Currently, the majority of Christmas lights are made in China because that country has a large pool of relatively cheap labor and large supplies of the raw materials needed to manufacture Christmas lights such as copper. However, this will likely change in the next decade or so as China's economic success has pushed wages up and there is no longer such a large excess supply of labor.

My industry experts estimated that the cost to manufacture the light sets sold by HolidayLEDs.com would more than triple if it were made in the United States. This would likely price any American made LED Christmas lights out of the market.

What's Wrong with Chinese Made Christmas Lights?

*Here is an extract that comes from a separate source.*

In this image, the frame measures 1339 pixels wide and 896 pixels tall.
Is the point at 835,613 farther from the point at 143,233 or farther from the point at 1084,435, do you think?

Consumer objections to Chinese made products including Christmas lights are varied and range from valid concerns over work conditions and child labor to wholly unsubstantiated concerns about Christian slave labor. Others object to purchasing foreign made goods because they believe it causes the loss of American jobs. A third common concern relates to the safety of Chinese made products.

Child Labor Concerns

Informed consumers should be concerned about the working conditions and labor practices of the companies they buy products from. Child labor abuse is a serious problem and should not be tolerated by anyone. However, most reputable American companies who import products from China conduct regular audits of their suppliers to ensure that the facilities that manufacture their products comply with strict regulations. One the of the requirements is that the foreign factories comply with western child labor laws. The manufacturer of our products does not use child labor.

Loss of American Jobs

Since the early days in America we have used foreign labor to do jobs that Americans did not want to do or were unwilling to do. The earliest and probably most common example of this was the use of Chinese immigrant labor to build the first transcontinental railroad. As the American economy developed and grew and we entered the industrial revolution much of the manufacturing was done in the United States. However, as our economy matured, new technologies were developed, and our labor forces became more sophisticated it became necessary to move production of products that required unskilled labor abroad in order to remain competitive.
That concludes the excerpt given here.